Hyper Concentrated Photo Voltaics ((H)CPV)

(H)CPV technology differs from conventional photovoltaic systems, in that the CPV modules use different solar cells and include a glass based curved system which focuses light energy in a more concentrated manner, hence harvesting more energy and is environmentally friendly with above 90% recyclable material. The efficiency of the cells used provides benefits relating to capacity per module, cost effectiveness, reduced spatial requirements and improved climate change benefit, with a shorter energy payback period. With fewer footprints it can be better utilized in rural setting such as pumping water from tube wells. Boeing along with aid from DAE has spent millions of dollar researching and developing highest CPV panel efficiency.

(H)CPV technology is capable of outperforming any other technology currently available, not only in efficiency but cost as well as performance. Our technology will help achieve its energy goals keeping the levellized cost of energy (LCOE) much lower than conventional PV panels.

(H)CPV systems can greatly reduce the installation space using a dual-axis tracker. For example, a 6.3KW system on a dual-axis tracker covers area about 5 square meters, but the fixed solar power generation system with the same capacity needs about 40 square meters. This proves to reduce land area about 35 square meters, (not including the reducing area by increasing generation capacity).

Concentrated Solar Power (CSP)

Concentrated solar power (also called concentrating solar power, concentrated solar thermal, and CSP) systems use mirrors or lenses to concentrate a large area of sunlight, or solar thermal energy, onto a small area. Electrical power is produced when the concentrated light is converted to heat, which drives a heat engine (usually a steam turbine) connected to an electrical power generator or powers a thermo chemical reaction.


Thin Film (TF)

Thin-film solar cell (TFSC), also called a thin-film photovoltaic cell (TFPV), is a second generation solar cell that is made by depositing one or more thin layers, or thin film (TF) of photovoltaic material on a substrate, such as glass, plastic or metal. Thin-film solar cells are commercially used in several technologies, including cadmium telluride (CdTe), copper indium gallium diselenide (CIGS), and amorphous and other thin-film silicon (a-Si, TF-Si).
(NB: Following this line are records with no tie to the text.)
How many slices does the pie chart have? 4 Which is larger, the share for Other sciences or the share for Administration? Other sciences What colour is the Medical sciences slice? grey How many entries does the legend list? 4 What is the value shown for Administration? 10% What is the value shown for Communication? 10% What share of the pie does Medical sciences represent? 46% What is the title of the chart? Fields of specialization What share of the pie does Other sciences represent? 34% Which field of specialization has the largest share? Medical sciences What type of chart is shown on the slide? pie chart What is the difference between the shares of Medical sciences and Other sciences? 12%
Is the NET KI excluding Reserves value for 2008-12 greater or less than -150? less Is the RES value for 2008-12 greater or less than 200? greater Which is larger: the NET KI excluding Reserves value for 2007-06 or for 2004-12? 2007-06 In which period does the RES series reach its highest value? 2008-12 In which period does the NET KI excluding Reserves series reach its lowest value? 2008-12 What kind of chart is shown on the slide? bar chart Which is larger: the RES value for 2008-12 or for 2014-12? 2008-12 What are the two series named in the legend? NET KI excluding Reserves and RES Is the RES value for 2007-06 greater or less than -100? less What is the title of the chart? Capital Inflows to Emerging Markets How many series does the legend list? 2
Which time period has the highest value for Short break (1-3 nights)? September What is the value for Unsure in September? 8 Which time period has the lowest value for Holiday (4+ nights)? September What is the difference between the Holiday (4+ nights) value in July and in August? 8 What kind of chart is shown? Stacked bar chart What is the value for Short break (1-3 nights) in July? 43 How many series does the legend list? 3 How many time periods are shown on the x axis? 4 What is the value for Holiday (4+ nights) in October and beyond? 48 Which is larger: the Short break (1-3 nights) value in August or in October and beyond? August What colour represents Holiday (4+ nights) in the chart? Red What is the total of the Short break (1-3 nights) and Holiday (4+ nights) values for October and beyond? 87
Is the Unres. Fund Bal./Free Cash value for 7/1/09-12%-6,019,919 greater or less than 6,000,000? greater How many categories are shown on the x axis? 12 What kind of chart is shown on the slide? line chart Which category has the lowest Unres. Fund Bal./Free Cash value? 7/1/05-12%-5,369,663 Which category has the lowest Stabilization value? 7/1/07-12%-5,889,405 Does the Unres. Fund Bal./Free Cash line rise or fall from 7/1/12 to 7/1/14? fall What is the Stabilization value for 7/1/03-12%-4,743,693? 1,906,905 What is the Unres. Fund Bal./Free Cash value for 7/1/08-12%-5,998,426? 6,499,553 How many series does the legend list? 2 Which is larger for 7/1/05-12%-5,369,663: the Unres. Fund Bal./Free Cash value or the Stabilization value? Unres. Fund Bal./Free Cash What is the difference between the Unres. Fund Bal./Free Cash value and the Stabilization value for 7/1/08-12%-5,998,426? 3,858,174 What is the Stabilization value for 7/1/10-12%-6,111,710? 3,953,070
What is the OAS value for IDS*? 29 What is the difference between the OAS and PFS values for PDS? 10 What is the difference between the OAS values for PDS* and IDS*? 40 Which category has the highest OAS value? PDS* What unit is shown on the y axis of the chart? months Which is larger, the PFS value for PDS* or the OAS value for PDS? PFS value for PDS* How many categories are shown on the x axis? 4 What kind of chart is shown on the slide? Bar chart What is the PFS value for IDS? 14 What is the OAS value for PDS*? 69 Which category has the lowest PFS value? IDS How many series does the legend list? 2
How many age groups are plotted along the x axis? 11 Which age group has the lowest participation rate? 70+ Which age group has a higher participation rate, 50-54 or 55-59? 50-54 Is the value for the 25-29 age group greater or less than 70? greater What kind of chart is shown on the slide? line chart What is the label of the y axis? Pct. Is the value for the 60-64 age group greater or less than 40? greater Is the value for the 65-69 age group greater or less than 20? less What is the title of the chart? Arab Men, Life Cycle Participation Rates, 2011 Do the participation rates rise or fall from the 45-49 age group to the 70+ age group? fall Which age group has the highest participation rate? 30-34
Film thickness varies from a few nanometers (nm) to tens of micrometers (µm), much thinner than thin-film's rival technology, the conventional, first-generation crystalline silicon solar cell (c-Si) that uses silicon wafers of up to 200 µm. This allows thin film cells to be flexible, resulting in lower weight, less drag and limited resistance to foot traffic. It is used in building integrated photo voltaics and as semi-transparent, photovoltaic glazing material that can be laminated onto windows. Other commercial applications use rigid thin film solar panels, sandwiched between to panes of glass, used in some of the world's largest photovoltaic power stations.

Thin-film has always been cheaper but less efficient than conventional c-Si technology. However, they significantly improved over the years, and lab cell efficiency for CdTe and CIGS reached almost 20 percent and are on par with polysilicon, the dominant material, currently used in most PV installations. Despite these facts, market-share of thin-film never reached more than 20 percent in the last two decades and has been declining in recent years to about 9 percent of worldwide photovoltaic production in 2013.

Other thin-film technologies, that are still in an early stage of ongoing research or with limited commercial availability, are often classified as emerging or third generation photovoltaic cells and include, organic, dye-sensitized, and polymer solar cells, as well as quantum dot, copper zinc tin sulfide, and perovskite solar cells

Solar Photovoltaics (PV)

Photovoltaics (PV) is a method of generating electrical power by converting sunlight into direct current electricity using semiconducting materials that exhibit the photovoltaic effect. A photovoltaic system employs solar panels composed of a number of solar cells to supply usable solar power. Power generation from solar PV has long been seen as a clean sustainable energy technology which draws upon the planet’s most plentiful and widely distributed renewable energy source – the sun. The direct conversion of sunlight to electricity occurs without any moving parts or environmental emissions during operation. It is well proven, as photovoltaic systems have now been used for fifty years in specialized applications, and grid-connected PV systems have been in use for over twenty years.

Two types of solar panels are used commonly, namely Mono-Crystalline and Poly-Crystalline.